Anche a Mesagne si registrano delle controversie sul fronte del servizio di igiene urbana, a seguito della mancata ratifica, da parte dell’amministrazione comunale, di un accordo sindacale

MESAGNE – Anche a Mesagne si registrano delle controversie sul fronte del servizio di igiene urbana, a seguito della mancata ratifica, da parte dell’amministrazione comunale, di un accordo sindacale fra la ditta appaltatrice del servizio, l’ati Axa Srl-Plast srl, e 19 operatori ecologici, in virtù del quale questi passano da un contratto part time (sottoscritto nel 2013) a un contratto full time.

Attraverso una lettera aperta indirizzata al sindaco Pompeo Molfetta, ai consiglieri comunali e alla stessa Ati, il segretario territoriale del sindacato Fp-Cgil, Vincenzo Cavallo, preannuncia un’ondata di contenziosi presso il magistrato del lavoro di Brindisi, a causa appunto della mancata ratifica. La Cgil è supportata in questa vertenza dall’avvocato Davide De Giuseppe. L’accordo sindacale è stato sottoscritto lo scorso 20 giugno. 

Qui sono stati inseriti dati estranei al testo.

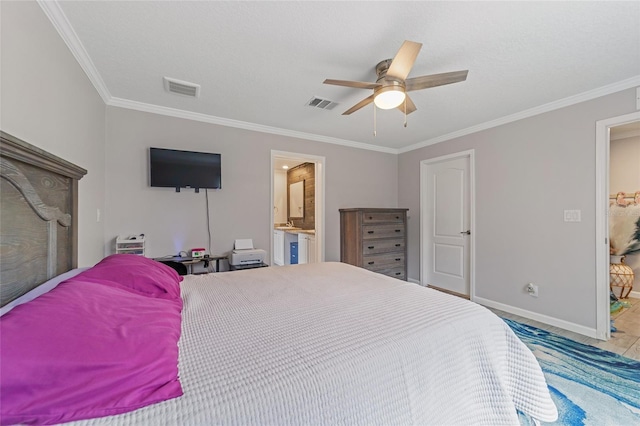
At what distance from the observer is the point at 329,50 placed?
1.83 metres

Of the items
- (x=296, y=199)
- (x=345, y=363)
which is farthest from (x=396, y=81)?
(x=296, y=199)

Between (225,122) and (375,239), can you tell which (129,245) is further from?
(375,239)

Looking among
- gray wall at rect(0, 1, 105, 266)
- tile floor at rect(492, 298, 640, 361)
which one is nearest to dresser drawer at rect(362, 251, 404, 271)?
tile floor at rect(492, 298, 640, 361)

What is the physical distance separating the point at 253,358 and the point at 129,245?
2.38 meters

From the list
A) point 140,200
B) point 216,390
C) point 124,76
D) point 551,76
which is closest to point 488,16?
point 551,76

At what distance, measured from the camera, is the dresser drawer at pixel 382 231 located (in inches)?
147

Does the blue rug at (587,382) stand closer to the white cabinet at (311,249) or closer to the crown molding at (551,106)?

A detta della Cgil, “tale passaggio non implica (o, meglio, non avrebbe implicato) nessun costo aggiuntivo a carico del Comune di Mesagne ma avrebbe permesso ai 19 lavoratori ed alle rispettive famiglie di raggiungere una tranquillità economica migliore”. 

“Le ore lavorative previste nel capitolato d’appalto per il passaggio contrattuale  - si legge ancora nella lettera - non avrebbero subito alcuna modifica, gli oneri a carico del Comune di Mesagne sono assolutamente inesistenti e l’accordo sarebbe stato in linea con quanto previsto dal bando di gara ponte che, il Comune di Mesagne, ha già pubblicato”.  

Ma l’Ati appaltatrice ha chiesto al Comune di ratificare tale documento. Nonostante vari incontri intercorsi nelle ultime settimane, la ratifica non è arrivata. Tutto ciò, secondo la Cgil, “comporterà una serie di contenziosi che ognuno dei lavoratori incardinerà dinnanzi il magistrato del Lavoro di Brindisi al fine di vedere tutelati i propri diritti e che, conseguentemente, porterà anche il Comune di Mesagne a rischi di incombenze economiche, con inevitabile ulteriore ricaduta di costi sulle casse comunali e sulla collettività mesagnese”.